Aber bei Mülbrecht auch immer neues Staunen über das Ausmaß deutscher Bürokratie, obwohl er als langjähriger Leiter des Hauses der Wohnungslosenhilfe und Initiator der Europabrücke eigentlich da gestählt ist.
Zu diesem "normalen" Übermaß kommen zusätzliche Erschwernisse durch die schlechte Erreichbarkeit der Behörden in Pandemiezeiten hinzu. Was sonst mit einem persönlichen Besuch direkt geklärt werden konnte, muss jetzt digital übermittelt werden. Teilweise vergingen Wochen bis Leistungsbescheide zugestellt würden. "Immer weitere Unterlagen werden vorher angefordert", berichtet Mülbrecht.
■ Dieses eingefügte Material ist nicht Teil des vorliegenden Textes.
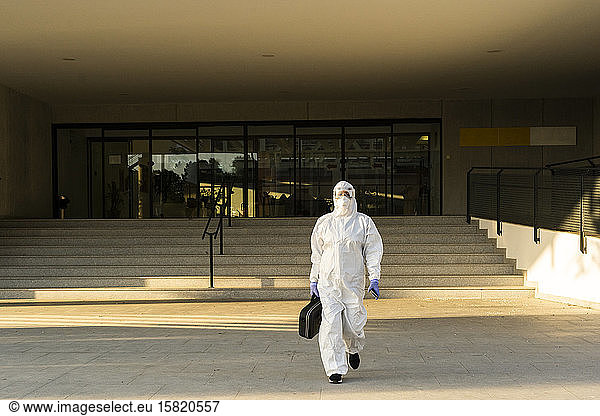 Female scientist wearing protective suit and mask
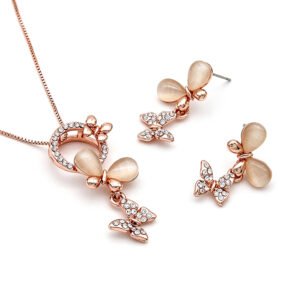Wholesale flying butterfly jewelry set featuring rose gold plated zinc alloy pave charm and cat eye stone pendant with matching drop stud earrings from JuneJewelry.com.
Einerseits freut er sich zum Beispiel über die zwei Familien, für die eine Wohnung gefunden worden sei. Andererseits seien einige Pläne noch nicht umsetzbar gewesen. Eine Vermittlung der Familien in Schuldnerberatung oder der Kinder in Sportangebote erweise sich derzeit als kaum möglich. Dagegen sei eine Beratung der anfragenden Familien, in der Regel mit Migrationshintergrund, dank großzügiger Räumlichkeiten und eines Außenbereichs an der Gartenstraße fast durchgehend möglich gewesen. An das Projekt Brückenschlag können Familien durch andere Institutionen vermittelt werden, wenn sie Wohnungs- oder Schuldenprobleme haben, von Hartz IV leben oder auch gesundheitliche Hilfen benötigen, erläutert Mülbrecht. Das Modellprojekt sei nun bekannt, inzwischen gebe es eine Warteliste.
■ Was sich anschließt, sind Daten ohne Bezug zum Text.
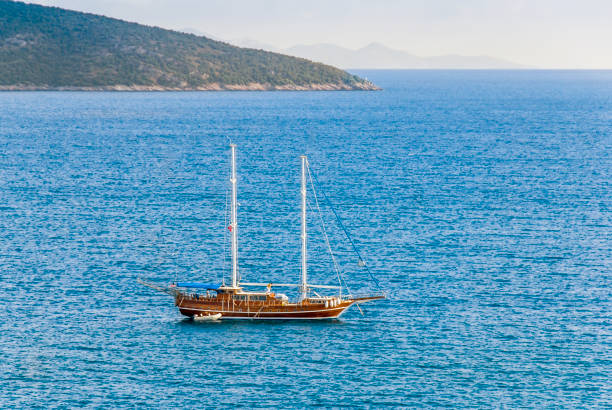 Bodrum, Turkey, 18 May 2010: Bodrum is a district and a port city in Mugla Province, in the southwestern Aegean Region of Turkey. It is located on the southern coast of Bodrum Peninsula and is also the center of the eponymous district. The city was called Halicarnassus of Caria in ancient times and was famous for housing the Mausoleum of Mausolus, one of the Seven Wonders of the Ancient World. Built by the Knights Hospitaller in the 15th century, Bodrum Castle overlooks the harbour and the marina. The castle includes a museum of underwater archaeology and hosts several cultural festivals throughout the year.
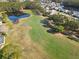 Aerial view of a beautiful golf course community featuring large homes, ponds, and lush green fairways at 6456 Cypress Springs Pkwy, Port Orange, FL 32128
Die Kombination der Probleme ist dabei die Herausforderung. Mülbrecht erklärt das am Fall einer Familie mit drei Kindern und Migrationshintergrund: Der Antrag auf eine bestimmte Leistung kann nur online gestellt werden. Dafür ist ein Identifizierungsverfahren notwendig, das aber mit einigen Pässen nicht funktioniert. Erst nach einigem Hin und Her habe sich herausgestellt, dass es auch bei einer Bank eine Identifizierung möglich sei.
Auf solche Probleme stößt sein Team immer wieder. Dass alles digital erledigt werden müsse, stelle naturgemäß vor allem Klienten mit fehlenden Endgeräten und Sprachproblemen vor große Probleme. Mit ein paar Besonderheiten könne es notwendig werden, für einen an sich einfachen Antrag auf einen Wohnberechtigungsschein 50 bis 60 Seiten an Dokumenten einscannen zu müssen. Die Liste der beizubringenden Unterlagen für Kindergeld sei in einigen Fällen eineinhalb bis zwei DIN-A-4-Seiten lang.
Dass es großen Hilfebedarf gibt, hat sich für Mülbrecht im ersten Jahr erwiesen. Weil wegen der Pandemie manches nicht umgesetzt oder angefangen werden konnte, will die Bischof-Hermann-Stiftung jetzt eine Verlängerung der Landesförderung um ein weiteres auf drei Jahre beantragen.